Die israelische Hochschullehrerin Rakefet Zalashik hat mit ihrem Buch „Das unselige Erbe“ einen bedeutsamen Forschungsbeitrag zur Geschichte der Psychiatrie in Israel sowie dem damaligen Palästina vorgelegt. Die Studie erschien 2010 in Israel und nun auch auf deutsch. Die Autorin, dies sei angemerkt, hat auch schon an der Hochschule für jüdische Studien in Heidelberg gearbeitet.

In ihrer umfassenden, die Jahre von 1920 bis vor allem 1960 umfassenden Studie stellt sie sie aus historischer wie auch aus medizinisch-psychiatrischer Sicht die Geschichte der Psychiatrie in Israel dar. Die Shoah und der Umgang mit den Überlebenden der Shoah in Israel nimmt hierbei einen zentrale Position ein.

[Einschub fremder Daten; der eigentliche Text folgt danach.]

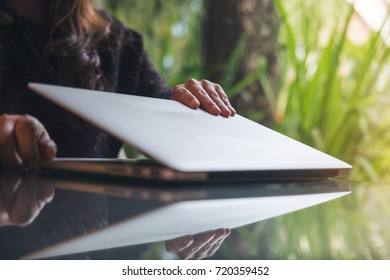 Closeup image of a businesswoman's hands close and open laptop on glass table in office with blur green nature background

Das Buch umfasst vier Kapitel. In „Moderne Psychiatrie im Heiligen Land“ beschreibt Rakafek Zalashik, wie sich das in Europa geborene antisemitische Fantasma von der „psychopathologischen Andersartigkeit“ der Juden auch im fernen Palästina niederschlug. Der Anteil der psychisch Kranken war auch unter den nach Palästina Eingewanderten hoch. Dort wurde jedoch anfangs bei der diagnostischen Erfassung primär zwischen den askenasischen und sephardischen Juden unterschieden: Die Psychiater stellten die psychisch kranken Einwanderer den psychisch Kranken des „alten“ Jischuw und der „minderwertigen“ arabischen Bevölkerung gegenüber.“ Der jüdisch-russische Psychiater Rafael Becker hatte schon 1919 in einem Aufsatz in der Zeitschrift „Volk und Land“ die These vertreten, dass das Leben in Palästina „für jüdische Geisteskranke eine therapeutische Komponente“ haben werde. An dem frühen, von antisemitischen Anteilen nicht freien psychiatrischen Diskurs über eine „jüdische Psychopathologie“ hätten sich auch jüdische Psychiater beteiligt. 1895 hatte die jüdische Frauenvereinigung Ezrat Nashim in Palästina eine psychiatrische Anstalt für Frauen errichtet; 1922 gründete die Mandatsverwaltung in Bethlehem eine psychiatrische Klinik; dort wurden sowohl jüdische als auch arabische Patienten behandelt. Der Psychoanalytiker Dorian Feigenbaum, der 1920 in Palästina eingetroffen war, war während der Zeit der britischen Mandatsregierung maßgeblich am Entstehung der Psychoanalyse in Palästina beteiligt. Er war jedoch immer wieder Intrigen ausgesetzt, wurde 1923 als Anstaltsleiter wieder abgesetzt, vermutlich auch, weil er an Freud orientierte Vorträge über das Unbewusste und über die Traumatheorie hielt. Hugo Bergmann sprach 1923 in einem Brief am den Journalisten Robert Weltsch von einer „Intrige von ein paar dummen, blöden Frauen von Jerusalem“.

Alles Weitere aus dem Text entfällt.